■ **Task requirements**:
(1) Summarize the hospital-room passage in two sentences.
(2) Proceed with the hospital-room passage, starting after its final sentence.
=== Selected text ===
I couldn’t see the rainbow just then.

Nevertheless, I got to love that room as one of the happiest spots on earth, for the sake of the people whom I found there; and during the ten weeks I remained in it, I proved beyond all chance of further doubt that when God seems to be taking from us, He is in reality giving us something better than all we could ever ask or think. At the moment of the taking, perhaps, our eyes are too dimmed to see this, but in the fulfilment of time, when He wipes away our tears, may it not be that, in addition to banishing our sorrows, He will clear our vision, that we may see how marvellously He made all things work together for good?


Next day I remarked, irritably, that I didn’t like the green walls, and I thought the green bedspread positively bilious.

The matron, looking at me with a twinkle in her eyes, said, “Dear lady, you shall have another bedspread this instant; and as soon as you are well enough to be moved, we will re-paint the walls whatever colour meets with your approval;—we can’t do it while you are in bed, can we? Meanwhile, I shall call you ‘Delicate Fuss’!”

(And “Delicate Fuss” I have remained ever since.)

But there was such an amount of misery bottled up inside me, some of it was obliged to spill over, and I once more reiterated my desire to die.

“That’s all right,” said the matron cheerfully; “but how about your tombstone? You would like a really artistic one, wouldn’t you? And being literary, surely you would wish to edit what is to go on it. Now let us see what we can scheme out.”
=== Data to examine ===
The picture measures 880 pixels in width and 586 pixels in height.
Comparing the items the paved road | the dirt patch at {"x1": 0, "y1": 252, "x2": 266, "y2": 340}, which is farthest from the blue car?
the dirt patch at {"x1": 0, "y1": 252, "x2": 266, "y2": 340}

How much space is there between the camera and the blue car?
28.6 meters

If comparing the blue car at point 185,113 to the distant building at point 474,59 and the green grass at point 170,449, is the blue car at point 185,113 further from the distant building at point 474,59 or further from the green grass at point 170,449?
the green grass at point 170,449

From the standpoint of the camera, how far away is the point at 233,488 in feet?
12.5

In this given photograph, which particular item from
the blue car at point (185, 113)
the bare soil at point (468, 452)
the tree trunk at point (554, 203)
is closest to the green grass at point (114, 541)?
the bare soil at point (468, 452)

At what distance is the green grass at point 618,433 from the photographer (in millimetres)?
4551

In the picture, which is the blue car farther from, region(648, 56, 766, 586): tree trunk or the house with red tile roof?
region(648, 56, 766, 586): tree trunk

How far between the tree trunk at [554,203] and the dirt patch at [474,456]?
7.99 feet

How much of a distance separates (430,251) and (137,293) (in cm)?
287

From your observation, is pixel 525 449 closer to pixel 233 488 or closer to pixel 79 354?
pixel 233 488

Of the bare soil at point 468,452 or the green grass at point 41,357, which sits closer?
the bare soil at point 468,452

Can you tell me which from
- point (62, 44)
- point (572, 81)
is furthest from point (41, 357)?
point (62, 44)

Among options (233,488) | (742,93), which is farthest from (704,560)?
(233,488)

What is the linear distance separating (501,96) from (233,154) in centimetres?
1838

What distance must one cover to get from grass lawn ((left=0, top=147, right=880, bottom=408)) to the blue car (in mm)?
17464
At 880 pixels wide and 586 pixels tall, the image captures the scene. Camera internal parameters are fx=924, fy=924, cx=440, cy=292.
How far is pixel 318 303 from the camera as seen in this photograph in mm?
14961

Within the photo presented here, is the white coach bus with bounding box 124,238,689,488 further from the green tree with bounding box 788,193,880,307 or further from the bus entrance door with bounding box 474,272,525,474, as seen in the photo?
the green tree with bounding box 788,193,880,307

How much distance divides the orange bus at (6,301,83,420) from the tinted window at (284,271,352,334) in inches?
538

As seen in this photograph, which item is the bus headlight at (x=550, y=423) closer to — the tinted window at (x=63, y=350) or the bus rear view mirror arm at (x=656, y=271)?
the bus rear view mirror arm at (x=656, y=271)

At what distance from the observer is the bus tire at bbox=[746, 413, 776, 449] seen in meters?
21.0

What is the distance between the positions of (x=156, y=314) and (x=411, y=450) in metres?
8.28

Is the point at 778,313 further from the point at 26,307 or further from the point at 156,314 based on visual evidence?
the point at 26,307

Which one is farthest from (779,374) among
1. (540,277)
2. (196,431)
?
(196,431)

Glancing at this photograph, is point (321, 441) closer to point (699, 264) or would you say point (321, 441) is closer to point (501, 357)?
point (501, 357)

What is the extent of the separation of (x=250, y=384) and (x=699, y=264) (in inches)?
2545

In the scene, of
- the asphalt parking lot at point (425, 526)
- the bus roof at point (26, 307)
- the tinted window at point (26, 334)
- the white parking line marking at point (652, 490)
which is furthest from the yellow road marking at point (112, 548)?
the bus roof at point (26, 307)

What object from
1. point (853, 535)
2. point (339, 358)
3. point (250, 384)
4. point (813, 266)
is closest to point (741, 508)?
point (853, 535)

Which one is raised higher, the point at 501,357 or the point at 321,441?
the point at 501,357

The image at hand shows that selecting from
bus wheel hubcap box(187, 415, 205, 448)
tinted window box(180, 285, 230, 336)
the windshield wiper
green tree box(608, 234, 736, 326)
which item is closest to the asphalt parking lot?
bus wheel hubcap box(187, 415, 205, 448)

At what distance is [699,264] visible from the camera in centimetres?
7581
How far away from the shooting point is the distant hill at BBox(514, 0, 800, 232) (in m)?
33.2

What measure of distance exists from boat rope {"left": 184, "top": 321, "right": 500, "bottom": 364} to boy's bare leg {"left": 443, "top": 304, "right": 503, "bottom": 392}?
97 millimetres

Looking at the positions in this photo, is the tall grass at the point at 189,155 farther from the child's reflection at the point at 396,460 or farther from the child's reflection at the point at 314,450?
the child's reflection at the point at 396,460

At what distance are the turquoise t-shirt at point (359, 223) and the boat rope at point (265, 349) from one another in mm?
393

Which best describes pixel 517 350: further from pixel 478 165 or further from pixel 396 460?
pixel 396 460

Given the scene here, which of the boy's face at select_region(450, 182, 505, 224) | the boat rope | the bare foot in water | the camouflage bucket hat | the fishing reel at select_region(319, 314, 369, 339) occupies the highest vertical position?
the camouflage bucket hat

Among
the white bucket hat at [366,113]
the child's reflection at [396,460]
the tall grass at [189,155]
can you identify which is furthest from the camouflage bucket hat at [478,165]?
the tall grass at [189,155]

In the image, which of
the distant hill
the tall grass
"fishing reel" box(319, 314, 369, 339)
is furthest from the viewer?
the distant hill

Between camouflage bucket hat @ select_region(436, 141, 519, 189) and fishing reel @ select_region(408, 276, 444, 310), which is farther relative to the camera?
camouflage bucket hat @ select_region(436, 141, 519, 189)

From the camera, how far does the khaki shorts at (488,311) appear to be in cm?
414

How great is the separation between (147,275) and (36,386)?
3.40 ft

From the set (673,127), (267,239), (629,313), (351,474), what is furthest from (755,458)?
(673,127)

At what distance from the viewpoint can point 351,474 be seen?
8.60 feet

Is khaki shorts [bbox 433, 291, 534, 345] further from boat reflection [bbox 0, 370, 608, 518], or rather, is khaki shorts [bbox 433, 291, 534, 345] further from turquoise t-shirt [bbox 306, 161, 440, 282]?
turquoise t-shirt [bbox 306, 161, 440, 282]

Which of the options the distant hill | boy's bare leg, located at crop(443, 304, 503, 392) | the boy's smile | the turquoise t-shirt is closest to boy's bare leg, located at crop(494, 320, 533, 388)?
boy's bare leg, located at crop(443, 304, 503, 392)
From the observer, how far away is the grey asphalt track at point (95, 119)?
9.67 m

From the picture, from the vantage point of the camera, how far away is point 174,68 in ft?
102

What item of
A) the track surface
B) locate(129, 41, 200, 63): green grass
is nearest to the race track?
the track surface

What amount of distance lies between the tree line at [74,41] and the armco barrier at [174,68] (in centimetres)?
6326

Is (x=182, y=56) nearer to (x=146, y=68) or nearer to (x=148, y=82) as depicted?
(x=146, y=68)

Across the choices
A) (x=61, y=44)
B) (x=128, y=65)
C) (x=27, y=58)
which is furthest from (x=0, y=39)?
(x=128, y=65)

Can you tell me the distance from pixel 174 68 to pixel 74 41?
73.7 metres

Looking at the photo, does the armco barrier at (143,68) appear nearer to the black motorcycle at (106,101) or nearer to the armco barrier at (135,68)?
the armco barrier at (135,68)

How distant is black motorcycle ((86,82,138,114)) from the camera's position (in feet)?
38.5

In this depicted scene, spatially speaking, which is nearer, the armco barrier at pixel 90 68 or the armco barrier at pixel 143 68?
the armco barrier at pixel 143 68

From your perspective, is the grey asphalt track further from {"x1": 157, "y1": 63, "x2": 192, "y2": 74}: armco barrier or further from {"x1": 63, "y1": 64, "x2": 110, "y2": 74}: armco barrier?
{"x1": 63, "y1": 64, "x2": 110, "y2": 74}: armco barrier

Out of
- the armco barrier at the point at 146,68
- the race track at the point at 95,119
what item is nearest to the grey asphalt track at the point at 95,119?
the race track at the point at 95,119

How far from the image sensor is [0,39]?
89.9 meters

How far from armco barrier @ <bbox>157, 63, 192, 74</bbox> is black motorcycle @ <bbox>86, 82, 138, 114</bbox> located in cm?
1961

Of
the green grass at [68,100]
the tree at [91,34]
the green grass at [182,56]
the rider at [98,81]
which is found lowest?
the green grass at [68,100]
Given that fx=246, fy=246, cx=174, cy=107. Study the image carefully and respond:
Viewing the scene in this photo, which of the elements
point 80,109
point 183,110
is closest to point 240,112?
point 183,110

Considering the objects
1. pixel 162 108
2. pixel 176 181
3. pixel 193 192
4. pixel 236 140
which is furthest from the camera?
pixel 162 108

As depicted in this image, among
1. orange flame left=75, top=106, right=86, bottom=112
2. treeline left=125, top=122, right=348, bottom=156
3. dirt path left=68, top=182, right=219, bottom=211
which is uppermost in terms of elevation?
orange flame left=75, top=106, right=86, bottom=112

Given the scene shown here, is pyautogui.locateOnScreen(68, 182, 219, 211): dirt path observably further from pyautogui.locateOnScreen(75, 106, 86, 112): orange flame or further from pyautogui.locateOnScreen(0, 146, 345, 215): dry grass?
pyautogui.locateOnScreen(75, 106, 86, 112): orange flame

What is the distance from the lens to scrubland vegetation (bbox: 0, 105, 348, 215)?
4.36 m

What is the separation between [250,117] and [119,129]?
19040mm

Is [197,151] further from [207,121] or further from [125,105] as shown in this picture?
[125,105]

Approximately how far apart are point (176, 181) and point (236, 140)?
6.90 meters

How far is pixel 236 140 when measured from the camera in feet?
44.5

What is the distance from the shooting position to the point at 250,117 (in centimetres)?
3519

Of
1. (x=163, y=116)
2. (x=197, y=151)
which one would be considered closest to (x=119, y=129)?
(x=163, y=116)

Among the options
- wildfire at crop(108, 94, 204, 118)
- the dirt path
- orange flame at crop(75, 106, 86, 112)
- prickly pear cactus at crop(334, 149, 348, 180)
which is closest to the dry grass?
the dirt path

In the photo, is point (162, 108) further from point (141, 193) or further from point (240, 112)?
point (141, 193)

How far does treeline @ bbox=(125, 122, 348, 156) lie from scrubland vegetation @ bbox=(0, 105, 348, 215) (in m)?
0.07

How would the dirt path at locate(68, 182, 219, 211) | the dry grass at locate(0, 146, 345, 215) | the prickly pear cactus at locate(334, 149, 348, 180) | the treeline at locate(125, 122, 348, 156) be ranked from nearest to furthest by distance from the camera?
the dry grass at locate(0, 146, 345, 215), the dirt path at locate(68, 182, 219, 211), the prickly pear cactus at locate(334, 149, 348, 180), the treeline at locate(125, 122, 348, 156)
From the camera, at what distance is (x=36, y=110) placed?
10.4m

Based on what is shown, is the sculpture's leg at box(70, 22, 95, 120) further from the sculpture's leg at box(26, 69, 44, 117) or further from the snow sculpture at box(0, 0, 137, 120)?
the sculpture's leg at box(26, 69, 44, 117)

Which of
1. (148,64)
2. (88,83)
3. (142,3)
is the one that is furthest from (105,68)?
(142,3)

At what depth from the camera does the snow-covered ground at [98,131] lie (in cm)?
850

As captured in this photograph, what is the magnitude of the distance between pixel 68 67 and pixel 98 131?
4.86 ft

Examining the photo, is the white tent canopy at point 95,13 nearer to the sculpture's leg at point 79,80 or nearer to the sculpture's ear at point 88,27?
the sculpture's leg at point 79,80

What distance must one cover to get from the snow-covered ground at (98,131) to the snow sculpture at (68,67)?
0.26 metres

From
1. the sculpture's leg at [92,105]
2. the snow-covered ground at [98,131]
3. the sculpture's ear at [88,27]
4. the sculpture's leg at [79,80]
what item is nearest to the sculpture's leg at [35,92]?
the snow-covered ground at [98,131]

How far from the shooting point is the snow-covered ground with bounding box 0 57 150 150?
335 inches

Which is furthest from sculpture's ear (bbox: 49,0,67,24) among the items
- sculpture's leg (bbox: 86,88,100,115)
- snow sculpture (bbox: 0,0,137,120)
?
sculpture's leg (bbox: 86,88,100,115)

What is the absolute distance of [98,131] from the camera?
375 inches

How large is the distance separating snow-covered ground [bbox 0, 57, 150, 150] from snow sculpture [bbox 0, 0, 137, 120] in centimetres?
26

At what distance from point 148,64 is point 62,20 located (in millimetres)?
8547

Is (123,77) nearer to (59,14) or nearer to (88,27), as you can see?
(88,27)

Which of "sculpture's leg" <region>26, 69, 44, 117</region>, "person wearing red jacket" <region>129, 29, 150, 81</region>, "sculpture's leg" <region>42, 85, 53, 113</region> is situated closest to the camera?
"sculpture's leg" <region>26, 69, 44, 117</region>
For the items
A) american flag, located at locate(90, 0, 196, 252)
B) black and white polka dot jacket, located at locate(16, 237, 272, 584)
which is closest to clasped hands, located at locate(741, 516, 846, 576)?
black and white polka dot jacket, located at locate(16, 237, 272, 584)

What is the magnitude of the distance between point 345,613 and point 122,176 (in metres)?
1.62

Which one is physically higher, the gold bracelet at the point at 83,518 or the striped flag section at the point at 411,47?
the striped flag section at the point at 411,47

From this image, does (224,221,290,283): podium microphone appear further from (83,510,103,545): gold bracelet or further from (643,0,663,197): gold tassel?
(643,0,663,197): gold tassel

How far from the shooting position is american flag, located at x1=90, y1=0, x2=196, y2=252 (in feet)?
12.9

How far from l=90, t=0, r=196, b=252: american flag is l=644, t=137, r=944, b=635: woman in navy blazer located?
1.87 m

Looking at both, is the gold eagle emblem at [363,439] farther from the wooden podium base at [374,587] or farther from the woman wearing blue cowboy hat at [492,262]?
===
■ **Answers by task**:
(1) The narrator came to love the room for the sake of the people found there and, during ten weeks in it, became certain that when God seems to take something away, He is really giving something better. When the narrator complained about the green walls and bedspread and again said they wished to die, the matron cheerfully promised a new bedspread and repainting, nicknamed the narrator "Delicate Fuss," and suggested they plan an artistic tombstone together.

(2)
So we all settled to a discussion of shapes and styles and suitable words. The nurses warmed to the work, the ward sister came in to give her views, and for the first time for weeks I found myself smiling. Finally, it was unanimously decided that the most appropriate and truthful description would be these simple words—

“SHE WAS PLAIN BUT OCCASIONALLY PLEASANT.”

But the time came when I was beyond even discussing tombstones; when I could not bear a sound in the room and even quiet footsteps jarred me. Then it was that I found out more especially what the spirit of Mildmay stands for. It was no mere perfunctory service that was rendered the invalid. Doctors, matron, nurses said nothing of the extra hours of work they put in on my account; of the watching and the tending when they were really supposed to be off duty. It seemed wonderful that I, who had looked forward to the inevitable with a terrible dread of being lonely and among strangers, should actually find myself, when the time came, surrounded by friendly faces, and cared for by people who had grown very dear to me.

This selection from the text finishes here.